Judith clasped Fletcher’s big hand in hers, the paleness of her fine skin a delicate, feminine contrast against the sun-toughened mahogany brown of his own.
“Buck,” she said urgently, “it’s just that I don’t want to lose this ranch. Since my husband was murdered, it’s all I have left. Pike Prescott has already moved part of his herd onto my winter grass, and just yesterday he threatened to burn this house down around my ears if I don’t sell out to him by the end of the week.”
Judith lifted Fletcher’s hand to her mouth and brushed it lightly with her soft lips. “That’s just four days from now. I need you, Buck. I need you to stand with me. I have good, steady men, but they’re working hands, not hired gunmen like Higgy Conroy and that bunch.”
Cursing himself for getting involved in another’s troubles, yet moved by the memory of the woman’s lips still warm on his hand, Fletcher heard himself say, “Judith, you won’t lose your ranch. Prescott and me, we have a showdown coming. First I’m going to beat him to within an inch of his life, and then I’m going to run him clear out of the Territory.”

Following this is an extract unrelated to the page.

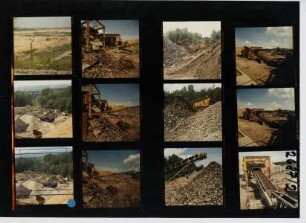 Scheid Straßenbaugesellschaft mbH - Bauschutt-Recyclinganlage
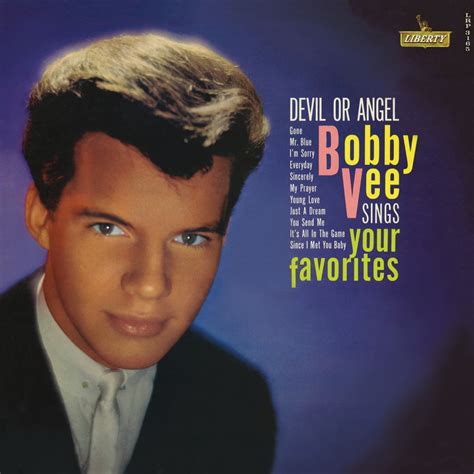 Bobby Vee Bobby Vee Sings Your Favorites Reviews Album Of The Year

“And Higgy Conroy?” Judith asked, her lips pale.
“Him too.”
Fletcher ran his finger down Judith’s soft cheek. “Now, young lady, for pete’s sake bring me my clothes. I’ve been loafing in bed too long.”
It was only when he dressed and stomped into his boots that Fletcher realized just how weak he was. Doc Hawthorne had taped up his ribs, but it hurt to breathe, and he knew he was no match for Pike Prescott in this condition. Not yet, anyway.
He carried his gunbelts to the kitchen and hung them over the back of his chair. Judith’s cook, a grizzled oldster who had once wrangled grub on Charlie Goodnight’s cattle drives, set a plate filled with steak, eggs and fried bread in front of him.